The general form of binomial expression is $a+b$ and the expansion of $(a+b)^{n}$, $n\epsilon N$, is called the binomial theorem for positive integral index.
The binomial theorem enables us to expand any power of a binomial expression.
Development of Binomial Theorem
We know that,
$(a+b)^{0}=1$
$(a+b)^{1}=a+b$
$(a+b)^{2}=a^{2}+2ab+b^{2}$
$(a+b)^{3}=a^{3}+3a^{2}b+3ab^{2}+b^{3}$
$(a+b)^{4}=a^{4}+4a^{3}b+6a^{2}b^{2}+4ab^{3}$$+b^{4}$
From these expansions, we observe that,
(i) the total number of terms in each expansion is one more than index.
Ex: in the expansion of $(a+b)^{3}$, the number of terms is 4 whereas the index is 3.
(ii) the powers (indices) of first quantity $'a'$ goes on decreasing by 1 whereas, the powers of the second quantity $'b'$ goes on increasing by 1, in successive terms.
(iii) in each term of expansion, the sum of indices of $a$ and $b$ is the same and is equal to the index of $(a+b)$.
Let us write the coefficients of the terms in a table
We can observe that the coefficients form a certain pattern.
(i) each row starts with 1 and ends with 1.
(ii) each coefficient (except the first and last) in a row is the sum of two coefficients in the preceding row.

This pattern (arrangement of numbers) is known as Pascal's Triangle.

(The records)
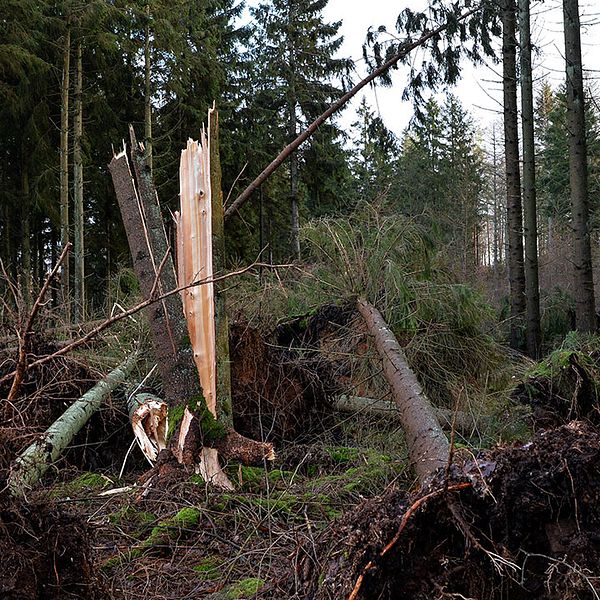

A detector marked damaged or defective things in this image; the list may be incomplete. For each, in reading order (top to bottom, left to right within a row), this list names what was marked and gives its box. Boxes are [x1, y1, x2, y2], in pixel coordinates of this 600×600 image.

splintered wood [176, 135, 218, 418]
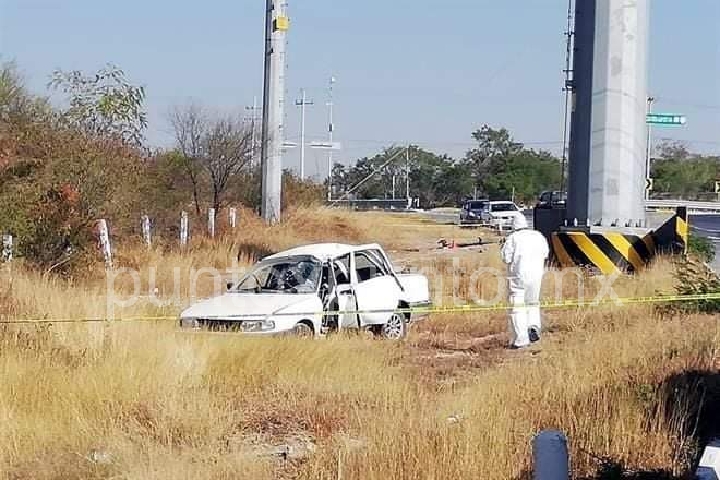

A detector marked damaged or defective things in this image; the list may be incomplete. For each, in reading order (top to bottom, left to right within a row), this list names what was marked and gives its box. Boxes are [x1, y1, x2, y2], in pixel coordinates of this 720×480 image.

dented car body [177, 242, 430, 340]
crashed white car [178, 242, 430, 340]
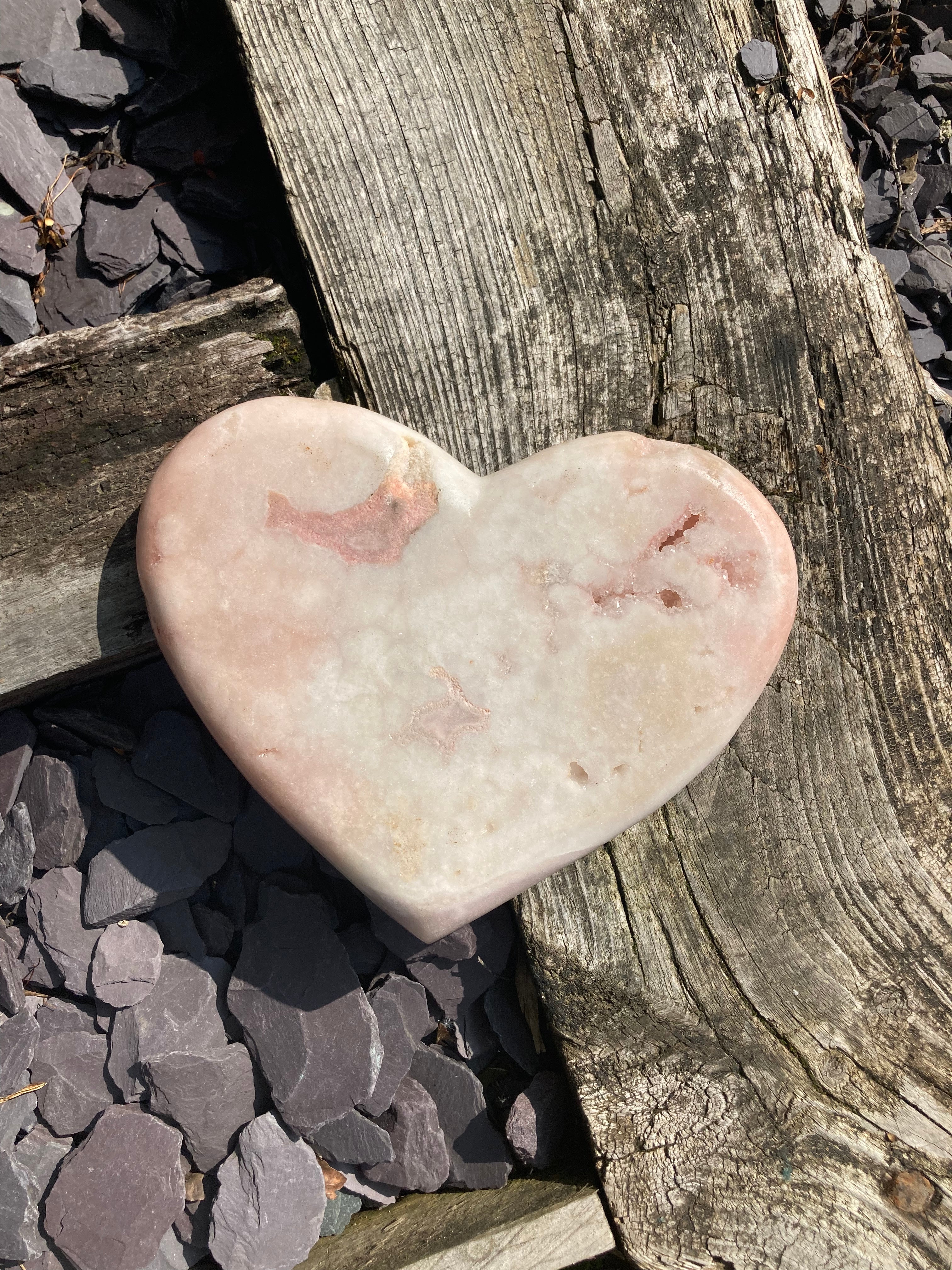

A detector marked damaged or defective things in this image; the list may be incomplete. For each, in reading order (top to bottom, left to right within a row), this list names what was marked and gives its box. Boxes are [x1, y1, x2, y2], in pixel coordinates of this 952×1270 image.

broken slate shard [136, 401, 797, 940]
broken slate shard [86, 818, 235, 930]
broken slate shard [91, 919, 164, 1006]
broken slate shard [230, 884, 383, 1133]
broken slate shard [45, 1107, 186, 1270]
broken slate shard [139, 1041, 255, 1168]
broken slate shard [209, 1118, 327, 1270]
broken slate shard [368, 1072, 452, 1188]
broken slate shard [411, 1041, 515, 1188]
broken slate shard [507, 1067, 566, 1163]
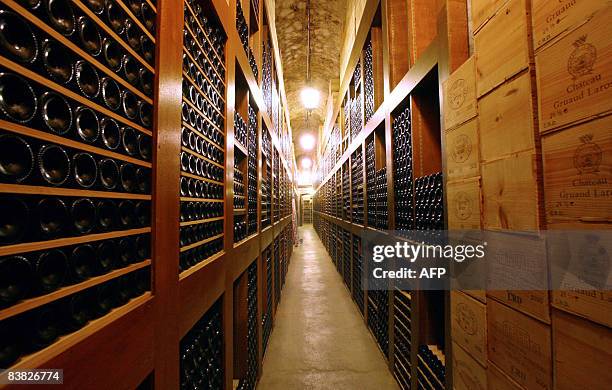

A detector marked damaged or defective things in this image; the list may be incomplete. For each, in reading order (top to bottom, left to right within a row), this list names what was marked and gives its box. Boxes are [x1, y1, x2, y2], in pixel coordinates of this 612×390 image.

burned-in crate logo [568, 35, 596, 80]
burned-in crate logo [448, 78, 466, 109]
burned-in crate logo [572, 134, 604, 174]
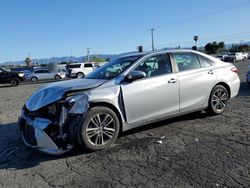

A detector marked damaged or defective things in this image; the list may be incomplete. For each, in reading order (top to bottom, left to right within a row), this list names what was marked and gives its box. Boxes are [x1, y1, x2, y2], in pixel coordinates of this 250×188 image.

crumpled hood [25, 78, 106, 111]
detached bumper piece [18, 111, 73, 155]
damaged front end [19, 93, 90, 155]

(Exercise tasks)
a) Do these statements agree with the binomial theorem text? (i) The total number of terms in each expansion equals the index. (ii) The coefficient pattern is known as Pascal's Triangle. (iii) Each line of coefficients in the table starts with 1 and ends with 1. Answer yes or no for each, quoting the deciding words of the text.
b) In the rows, from the line containing "this 250×188 image." through the end of the rows, substitute "partial" for "incomplete" and give those lines again with nothing else changed.
The binomial theorem text and the rows were taken from unrelated sources.

(Exercise results)
a)
(i) No: "the total number of terms in each expansion is one more than index."
(ii) Yes: "This pattern (arrangement of numbers) is known as Pascal's Triangle."
(iii) Yes: "each row starts with 1 and ends with 1."

b)
A detector marked damaged or defective things in this image; the list may be partial. For each, in reading order (top to bottom, left to right within a row), this list names what was marked and gives its box. Boxes are [x1, y1, x2, y2], in pixel coordinates of this 250×188 image.

crumpled hood [25, 78, 106, 111]
detached bumper piece [18, 111, 73, 155]
damaged front end [19, 93, 90, 155]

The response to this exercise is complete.